Com alguma frequência, ouço queixumes dos não ciganos, reféns de algumas ideias feitas sobre os ciganos (livres, anarquistas, patriarcais, nómadas, atrasados, analfabetos, machistas, desconfiados, mentirosos, agressivos, violentos, ladrões, trapaceiros, preguiçosos, parasitas, porcos, etc…), dizerem que já não se encontram, nas comunidades ciganas, pessoas que sirvam de interlocutores credíveis capazes de serem disciplinadoras de comportamentos pouco civilizados, modernos e/ou democráticos. Também escuto desabafos de pessoas ciganas que se confrontam com exigências que lhe são feitas pelas instituições do sistema politico e social, às quais gostariam de corresponder positivamente (no intuito de serem aceites/incluídas na sociedade maioritária) mas que lhes colocam dilemas (Mendes, 2005), com os quais ainda não sabem como lidar, por um lado, mas também porque as obrigam a adaptações que vão ao arrepio das tradições e da lei cigana, revelador de que através de um “processo interior de tensão entre estrutura e agência no que concerne à necessidade de obediência à chamada lei cigana e à normatividade sociocultural comunitariamente imposta e ao desejo de mudança, assiste-se a conflitos latentes intra e intergerações no que diz respeito à preservação e mudança de valores, reconfigurando práticas culturais e contornando a Lei cigana” (Casa-Nova, 2009: 196).

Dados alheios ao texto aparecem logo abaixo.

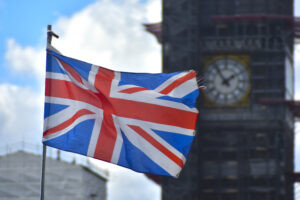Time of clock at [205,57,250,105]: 1:54
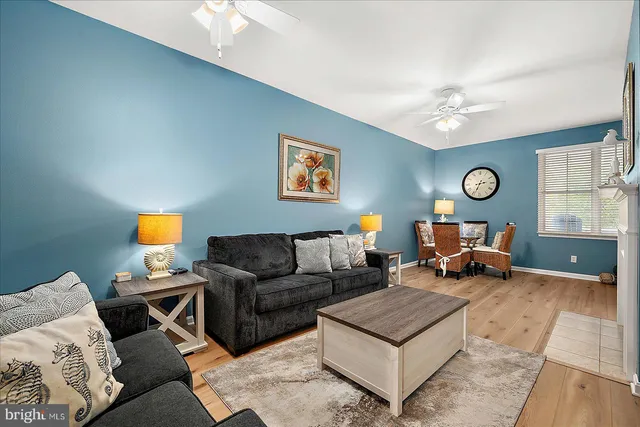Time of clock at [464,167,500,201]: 2:33
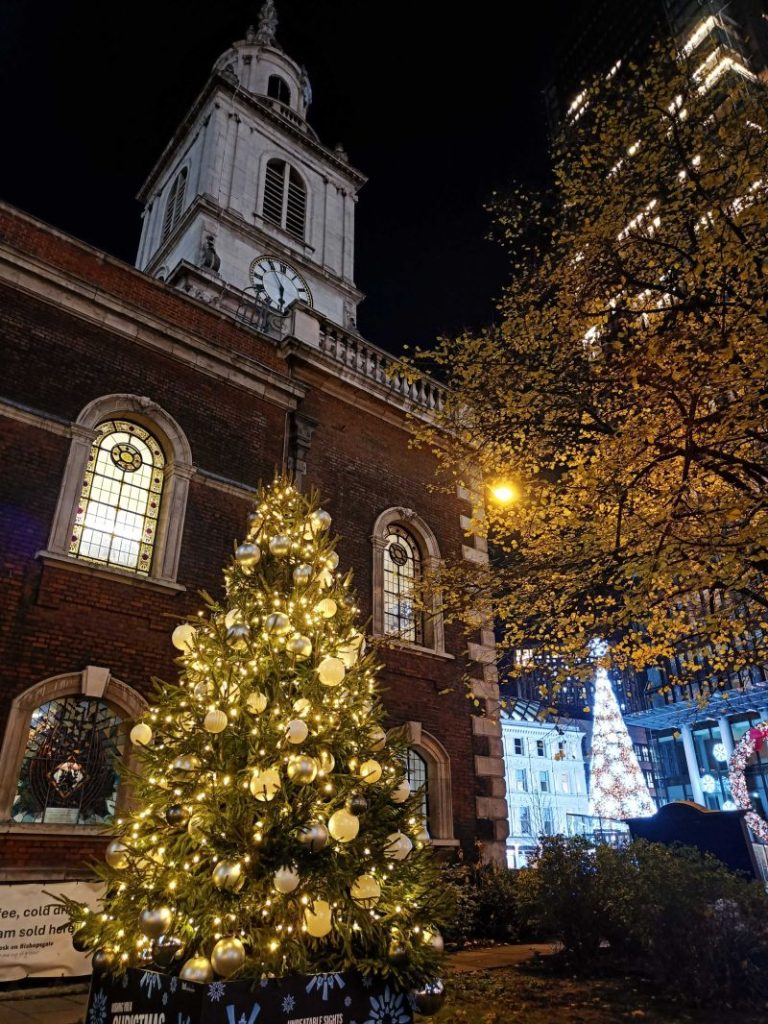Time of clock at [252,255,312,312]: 5:54
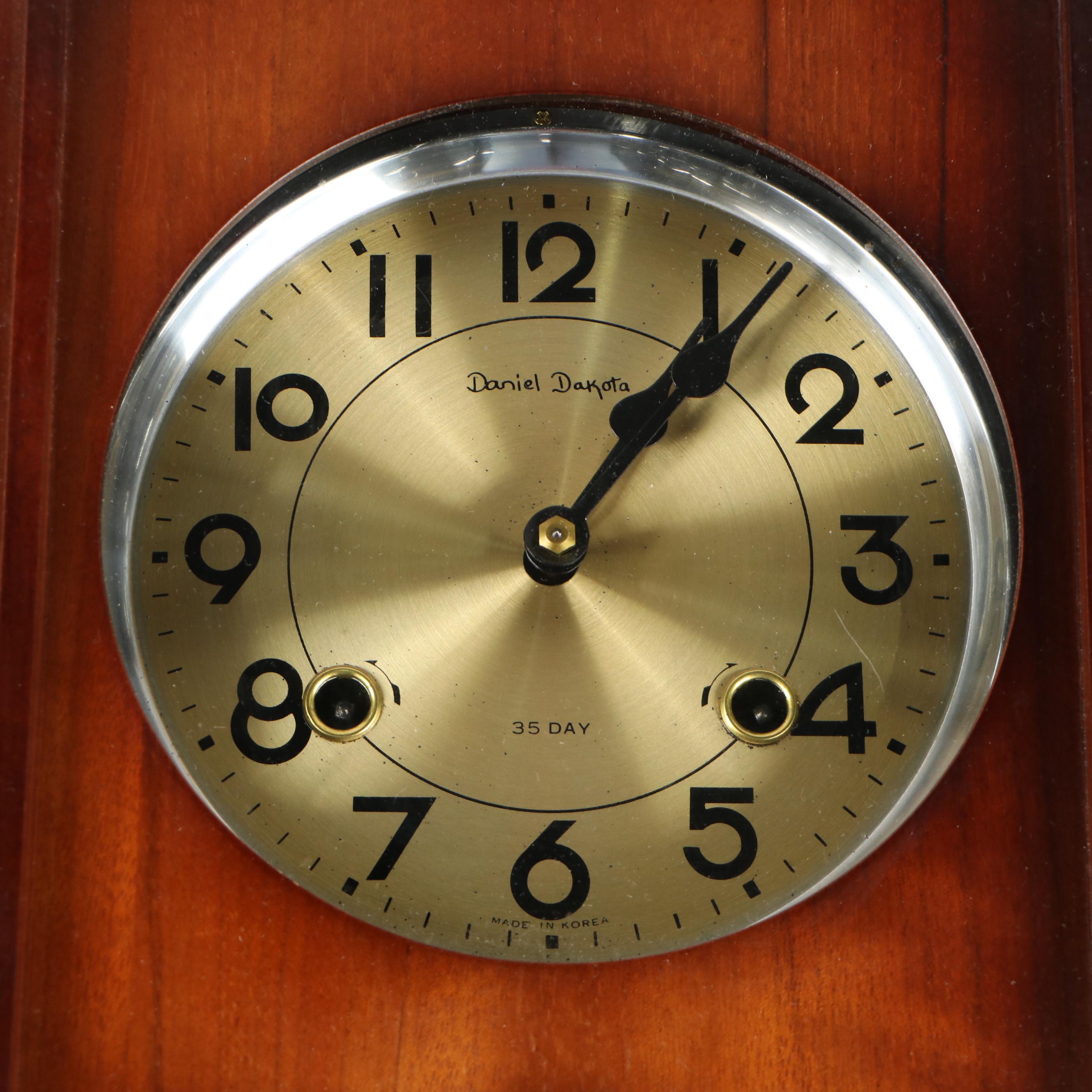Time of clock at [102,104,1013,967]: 1:06
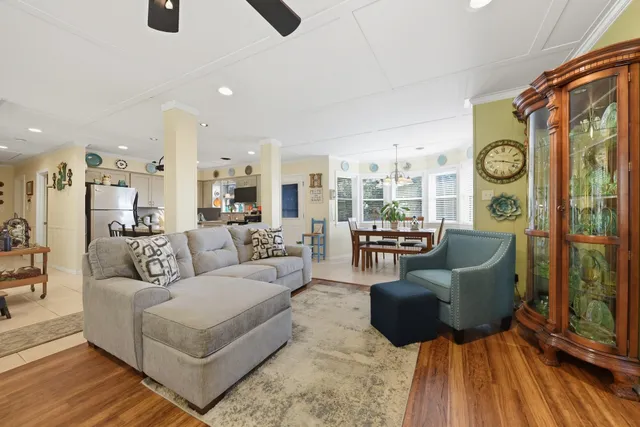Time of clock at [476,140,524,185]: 9:17
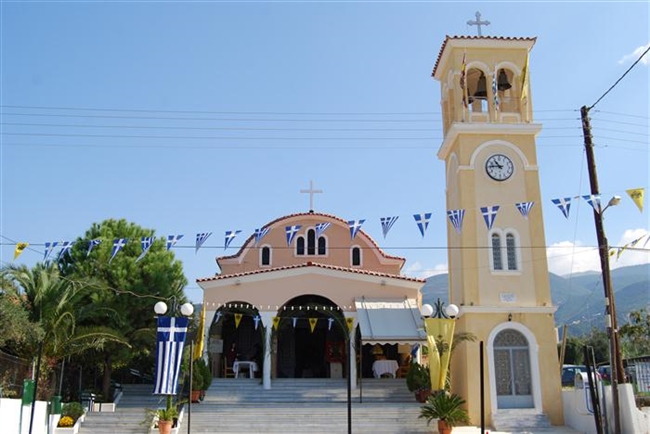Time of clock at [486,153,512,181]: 10:45
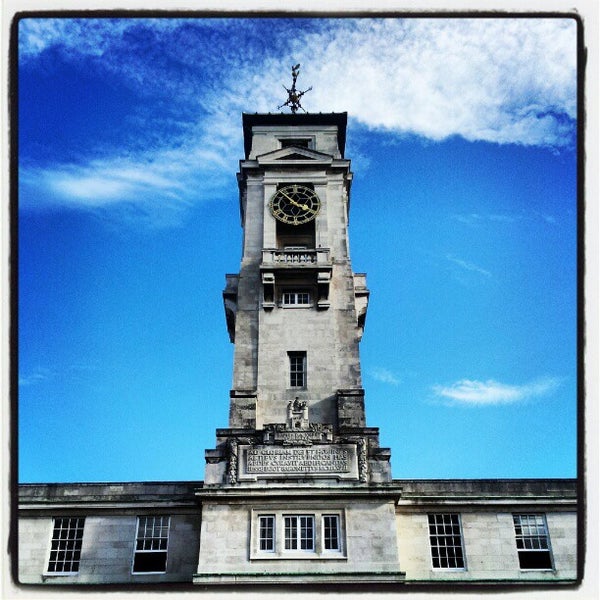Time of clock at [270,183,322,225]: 3:53
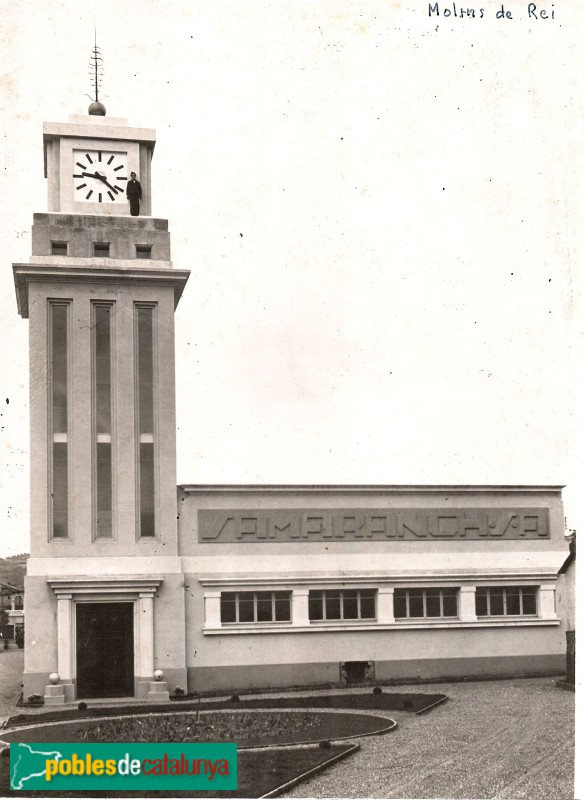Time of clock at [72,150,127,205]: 9:22
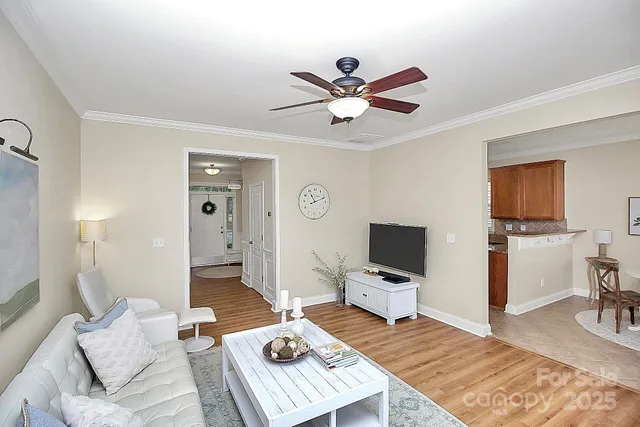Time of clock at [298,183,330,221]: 11:11
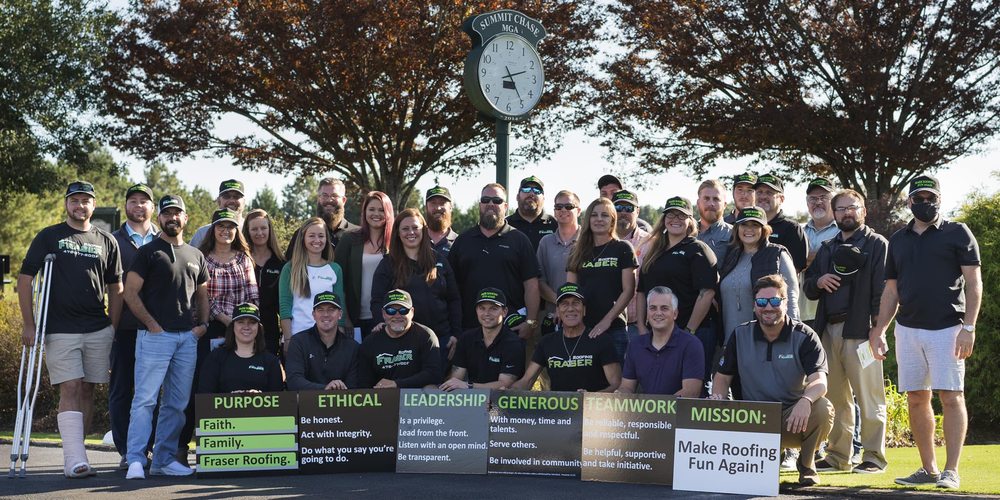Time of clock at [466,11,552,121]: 2:24
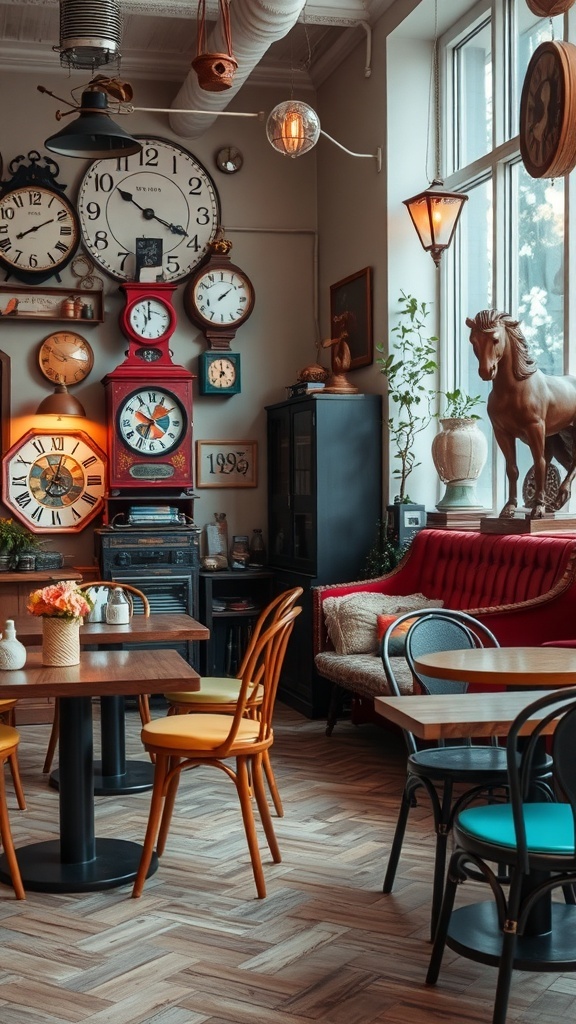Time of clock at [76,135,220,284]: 10:19
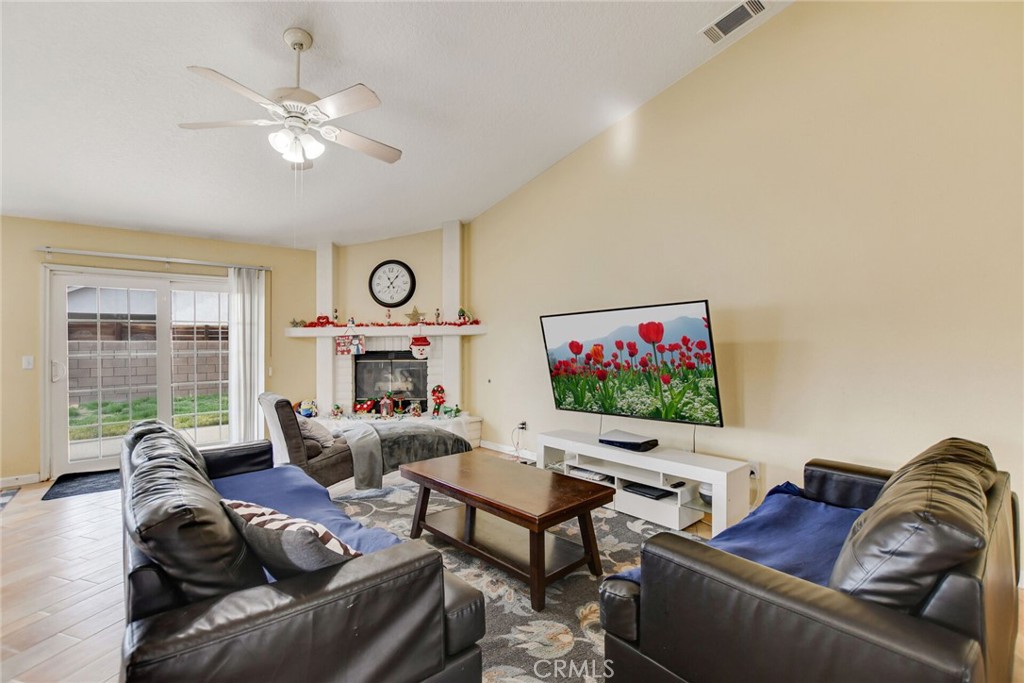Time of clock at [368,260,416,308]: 11:06
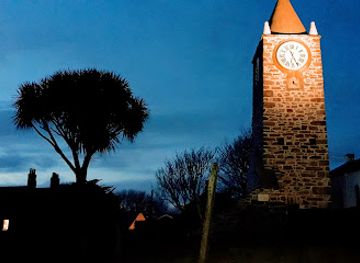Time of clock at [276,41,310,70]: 6:26
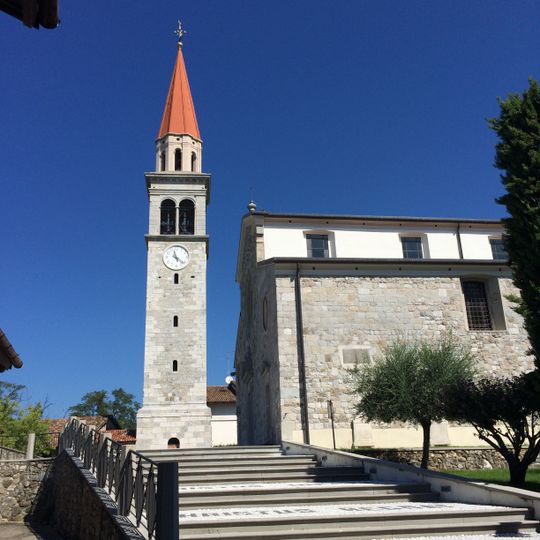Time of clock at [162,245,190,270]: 11:21
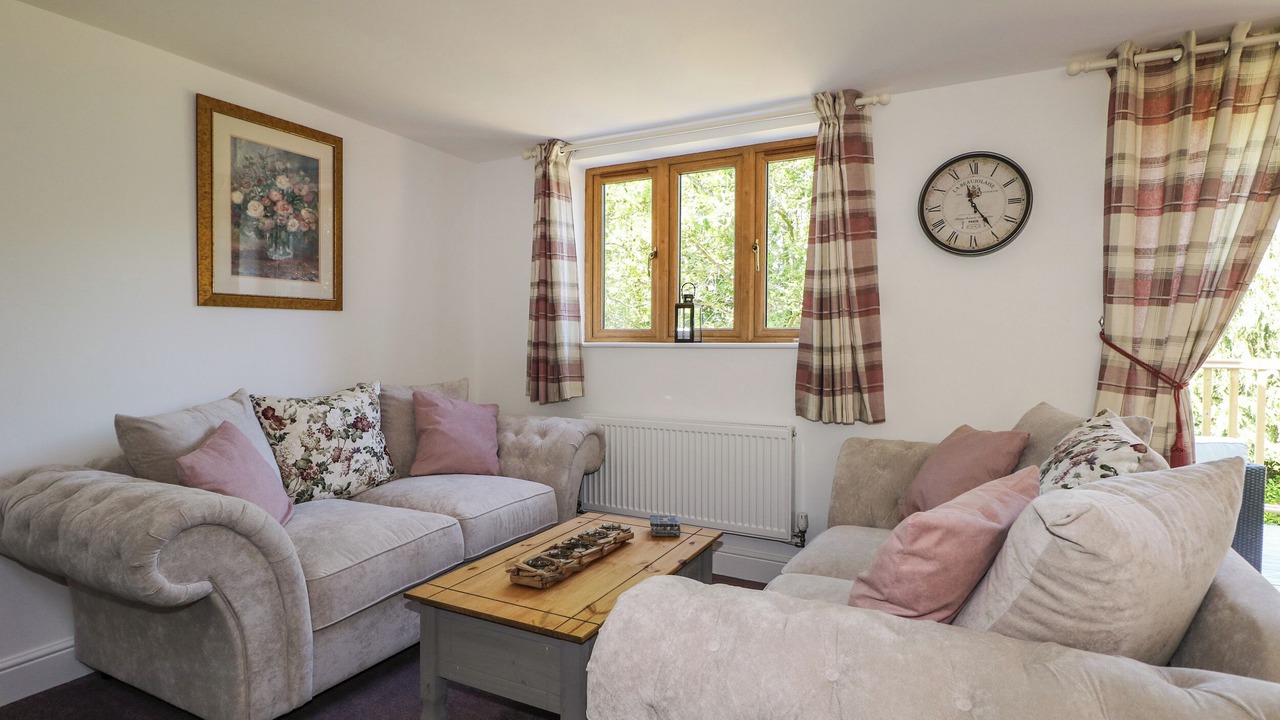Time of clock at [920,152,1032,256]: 11:24
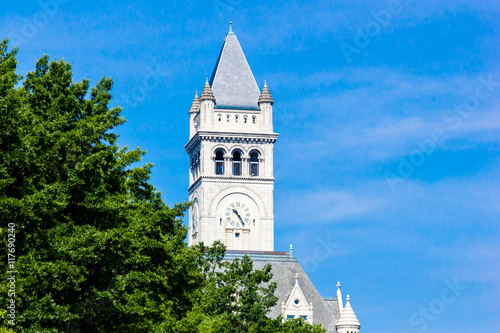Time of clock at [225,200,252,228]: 10:24
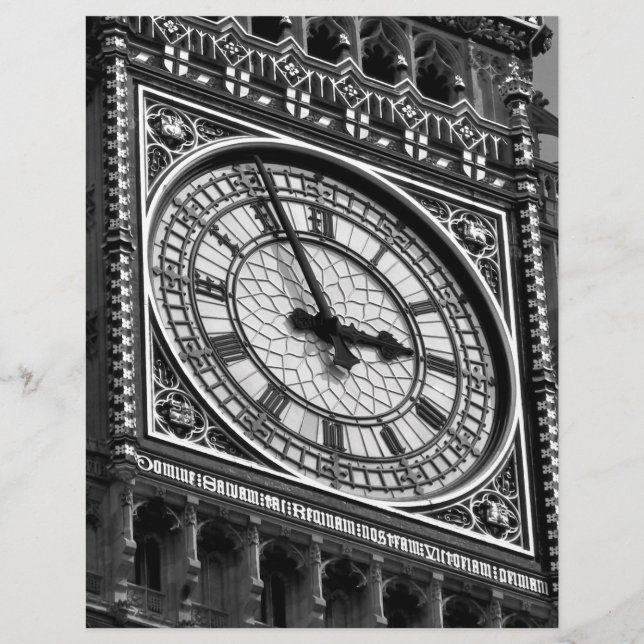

Ouvir queixumes e desabafos pode alimentar a experiência vivida do investigador e, por isso, constituir aquilo a que Bogdlan e Biklen (1994:84) traduzem por “os investigadores qualitativos partem para um estudo munidos dos seus conhecimentos e da sua experiência…” e que “as convicções teóricas e políticas prévias do investigador se baseiam e são transformadas pelas experiências vividas pelo grupo que investiga” (Bogdan e Biklen, 1994:61). Assim, é através de um trabalho constante de vigilância crítica que opero sobre mim, que vou desconstruindo ideias feitas e sentimentos arreigados, contribuindo para um estar e um pensar desassegado e interpelador.